THE THAW AT KGALLERY: FROM PICASSO TO BRODSKY
08 April 2026
Until May 10th the exhibition "A Long Happy Life. Dedicated to the Sixties" is on display at the Gallery on Fontanka. It features art and archival materials from the second half of the 1950s and 1960s. The project's curators explore the Thaw through artistic imagery, meanings, and core values — sincerity, humanity, and openness.
The exhibition's title is inspired by the film of the same name, directed by poet and screenwriter Gennady Shpalikov, who made history in Russian cinema with the cult films "Walking the Streets of Moscow" and "I'm 20 Years Old."
The exhibition skillfully combines the mundane and the artistic. It opens with a total installation in the form of a communal apartment with an endless communal table.

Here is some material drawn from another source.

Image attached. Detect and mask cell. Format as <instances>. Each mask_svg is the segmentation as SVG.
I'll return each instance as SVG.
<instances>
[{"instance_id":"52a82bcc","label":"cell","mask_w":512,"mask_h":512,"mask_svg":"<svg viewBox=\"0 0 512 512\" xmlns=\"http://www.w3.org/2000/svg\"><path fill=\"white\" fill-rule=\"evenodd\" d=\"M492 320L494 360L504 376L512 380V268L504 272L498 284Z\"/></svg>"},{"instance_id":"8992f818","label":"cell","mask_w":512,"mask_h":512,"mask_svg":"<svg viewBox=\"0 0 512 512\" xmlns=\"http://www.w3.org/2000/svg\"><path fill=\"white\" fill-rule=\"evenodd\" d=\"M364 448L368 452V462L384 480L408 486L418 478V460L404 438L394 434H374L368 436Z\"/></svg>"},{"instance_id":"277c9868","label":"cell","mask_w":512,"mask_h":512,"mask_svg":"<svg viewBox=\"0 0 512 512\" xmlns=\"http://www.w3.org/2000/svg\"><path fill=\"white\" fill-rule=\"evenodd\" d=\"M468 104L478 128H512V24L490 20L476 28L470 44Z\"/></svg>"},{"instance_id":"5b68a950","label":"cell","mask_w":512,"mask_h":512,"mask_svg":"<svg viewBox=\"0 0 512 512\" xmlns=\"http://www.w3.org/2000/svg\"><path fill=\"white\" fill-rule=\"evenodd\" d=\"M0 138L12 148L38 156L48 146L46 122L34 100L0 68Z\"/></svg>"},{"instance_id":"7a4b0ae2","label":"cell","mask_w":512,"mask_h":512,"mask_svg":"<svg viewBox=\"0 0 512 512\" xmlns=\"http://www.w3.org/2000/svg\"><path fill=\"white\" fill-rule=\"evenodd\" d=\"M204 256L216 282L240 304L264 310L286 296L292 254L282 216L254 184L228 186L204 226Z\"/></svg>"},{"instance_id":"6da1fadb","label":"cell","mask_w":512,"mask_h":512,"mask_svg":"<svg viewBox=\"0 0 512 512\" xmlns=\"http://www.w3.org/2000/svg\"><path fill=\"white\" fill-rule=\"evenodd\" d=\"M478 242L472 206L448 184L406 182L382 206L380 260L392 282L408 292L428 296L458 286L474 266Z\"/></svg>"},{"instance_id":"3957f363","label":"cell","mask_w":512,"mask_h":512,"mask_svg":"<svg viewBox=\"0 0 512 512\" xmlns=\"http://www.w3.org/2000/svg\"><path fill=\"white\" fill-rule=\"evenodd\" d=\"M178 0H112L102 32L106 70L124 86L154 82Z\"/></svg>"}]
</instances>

Incidentally, the stove once belonged to Joseph Brodsky.
Specifically for this project, writer Yevgeny Vodolazkin created a lyrical hero, the Soviet youth Kolya Konkov. A young man who combines optimism, charm, and a certain naiveté, he attends cultural events and describes them in his diary, sharing his perspective on the events. The starting point is 1957, with the report "On Stalin's Personality Cult" and the move from a communal apartment to a Khrushchev-era apartment.
Among the exhibition's iconic art objects is Pablo Picasso's graphic masterpiece "The Dove of Peace," which became a distinctive visual symbol of the 1960s. Special sections of the exhibition are dedicated to significant cultural events of that era in the city on the Neva — the Picasso exhibition at the Hermitage, a Yves Montand concert at the Electrosila plant, and the premiere of the play "The Idiot" at the Bolshoi Drama Theater with Innokenty Smoktunovsky as Prince Myshkin.